▶ _Kaynak Metin_
Osmanlı Devleti nasıl savunmasız bırakıldı?
Osmanlı Devleti 30 Ekim 1918 tarihinde yani bundan 95 yıl önce Mondros Ateşkes Antlaşmasını imza ederek I.Dünya Savaşından çekilmişti. İlk başlarda savaşın sona ermesinden dolayı Osmanlı kamuoyunda bir memnuniyet ve buruk bir sevinç yaşansa da antlaşmanın uygulama safhası tamamen bir karamsarlığa sebep oldu.
12 Yıl Önce Güncellendi
2013-11-01 08:10:25
Başkan Wilson Barış Meleği mi?
Yirmi beş maddeden oluşan Mondros Ateşkes Antlaşması Osmanlı Devletini elini kolunu bağlıyor ve büsbütün savunmasız bırakıyordu. Antlaşmanın barış getirme amacından çok uzak olduğu ve asıl amacın Osmanlı ülkesini istedikleri şekilde paylaşmak olduğu kısa zaman sonra net bir şekilde anlaşılacaktı.

▶ _Veri Kümesi İçeriği_
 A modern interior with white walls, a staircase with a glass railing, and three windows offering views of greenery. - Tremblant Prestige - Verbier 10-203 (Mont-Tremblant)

▶ _Okuduğunu Uygula_
1 - Mondros Ateşkesi hakkındaki metinde "Yirmi beş maddeden" sözlerinden "bir şekilde anlaşılacaktı." sözlerine kadar uzanan bölümü harfi harfine yazın.
2 - Mondros Ateşkesi hakkındaki metne göre aşağıdaki soruları cevaplayın.
(a) Osmanlı Devleti Mondros Ateşkes Antlaşmasını hangi tarihte imzaladı?
(b) Mondros Ateşkes Antlaşması kaç maddeden oluşuyordu?
(c) Antlaşmanın asıl amacının ne olduğu anlaşılacaktı?
3 - Mondros Ateşkesi hakkındaki metni son cümlesinden sonra devam ettirerek bir sonraki bölümü tamamlayın.
Listeye bakmanız gerekmez.

▶ _Madde Madde Cevaplar_
1 -
Yirmi beş maddeden oluşan Mondros Ateşkes Antlaşması Osmanlı Devletini elini kolunu bağlıyor ve büsbütün savunmasız bırakıyordu. Antlaşmanın barış getirme amacından çok uzak olduğu ve asıl amacın Osmanlı ülkesini istedikleri şekilde paylaşmak olduğu kısa zaman sonra net bir şekilde anlaşılacaktı.

2 -
(a) 30 Ekim 1918
(b) Yirmi beş maddeden
(c) Osmanlı ülkesini istedikleri şekilde paylaşmak

3 -
Bu derece ağır şartların imza edilmesinde ABD başkanı Wilson’un 8 Ocak 1918’de ilan ettiği ilkelerin rolü büyük olmuştu. Hatta başkan Osmanlı Devleti için özel bir maddeye bile yer vermişti. İşte o meşhur 12.madde :
‘’Osmanlı İmparatorluğu’nun, nüfusunun çoğunluğunu Türklerin oluşturduğu bölümlerinde Türk egemenliği güvence altına alınmalı; İmparatorluk sınırları içindeki diğer ulusların yaşam güvenlikleri ve özerk gelişimleri sağlanmalıdır. Çanakkale Boğazı, uluslararası güvenceler altında tüm gemilere ve ticarete sürekli olarak açık hale getirilmelidir.’’
Osmanlı Devleti temsilcileri Wilson ilkelerinin bir oyundan ibaret olduğunu; 18 Ocak 1919 Paris Barış Konferansında Başkan Wilson’un Yunan Başbakanı Venizelos’un Batı Anadolu’nun kendilerine ait olduğunu iddia ettiği konuşmasını alkışladığını görünce anladılar. Yani yukarıda ki hükmün hiçbir anlam taşımadığı acı bir şekilde görüldü. Yani Wilson masum bir barış meleği değildi.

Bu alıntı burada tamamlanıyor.